SOURCE MATERIAL below:

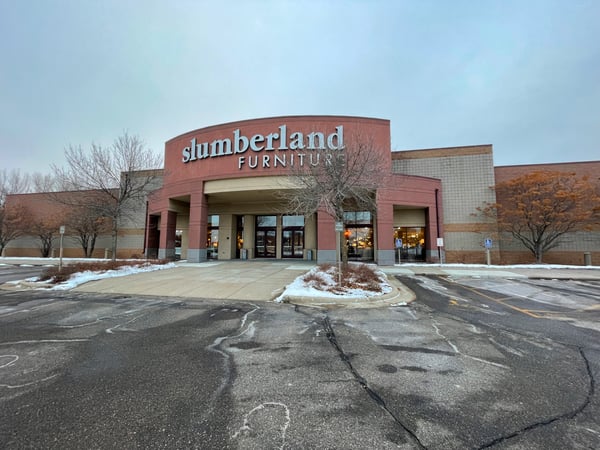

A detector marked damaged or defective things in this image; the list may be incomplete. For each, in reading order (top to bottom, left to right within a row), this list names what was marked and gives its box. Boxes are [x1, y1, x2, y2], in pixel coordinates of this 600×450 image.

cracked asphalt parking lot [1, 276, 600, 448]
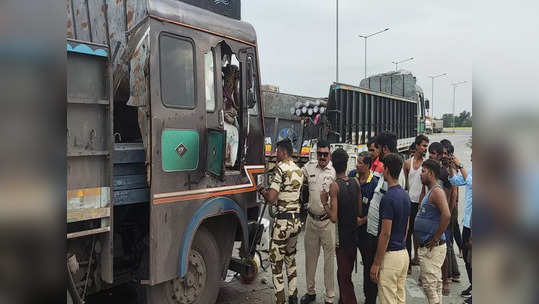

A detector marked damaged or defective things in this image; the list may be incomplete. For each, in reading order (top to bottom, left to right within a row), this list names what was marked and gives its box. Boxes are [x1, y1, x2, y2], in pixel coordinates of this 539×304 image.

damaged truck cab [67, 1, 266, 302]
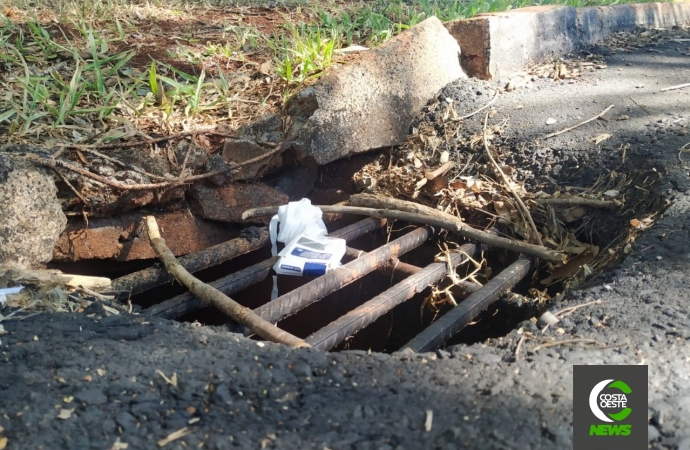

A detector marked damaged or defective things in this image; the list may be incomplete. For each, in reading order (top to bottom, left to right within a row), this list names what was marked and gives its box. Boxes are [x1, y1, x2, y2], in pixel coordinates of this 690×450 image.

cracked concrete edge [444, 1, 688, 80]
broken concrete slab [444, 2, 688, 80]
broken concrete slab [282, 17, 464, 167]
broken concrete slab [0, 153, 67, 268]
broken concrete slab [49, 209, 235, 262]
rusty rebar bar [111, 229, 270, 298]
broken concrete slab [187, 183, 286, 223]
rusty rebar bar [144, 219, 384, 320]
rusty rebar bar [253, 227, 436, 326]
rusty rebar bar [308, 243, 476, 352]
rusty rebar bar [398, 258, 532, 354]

End of SOURCE MATERIAL.

# AIM OF THE EXERCISE:
Output the full set of records above without changing a word, and drop the images.

# WRITTEN REPLY:
A detector marked damaged or defective things in this image; the list may be incomplete. For each, in reading order (top to bottom, left to right within a row), this list names what was marked and gives its box. Boxes are [x1, y1, x2, y2], in pixel coordinates of this 600×450 image.

cracked asphalt parking lot [1, 276, 600, 448]

A detector marked damaged or defective things in this image; the list may be incomplete. For each, in reading order (top to bottom, left to right within a row), this list names what was marked and gives its box. Boxes are [x1, y1, x2, y2], in pixel coordinates of this 539×304 image.

damaged truck cab [67, 1, 266, 302]

A detector marked damaged or defective things in this image; the list may be incomplete. For each, in reading order (top to bottom, left to right within a row), this list names what was marked and gives its box. Boxes are [x1, y1, x2, y2], in pixel coordinates of this 690×450 image.

cracked concrete edge [444, 1, 688, 80]
broken concrete slab [444, 2, 688, 80]
broken concrete slab [282, 17, 464, 167]
broken concrete slab [0, 153, 67, 268]
broken concrete slab [49, 209, 235, 262]
rusty rebar bar [111, 229, 270, 298]
broken concrete slab [187, 183, 286, 223]
rusty rebar bar [144, 219, 384, 320]
rusty rebar bar [253, 227, 436, 326]
rusty rebar bar [308, 243, 476, 352]
rusty rebar bar [398, 258, 532, 354]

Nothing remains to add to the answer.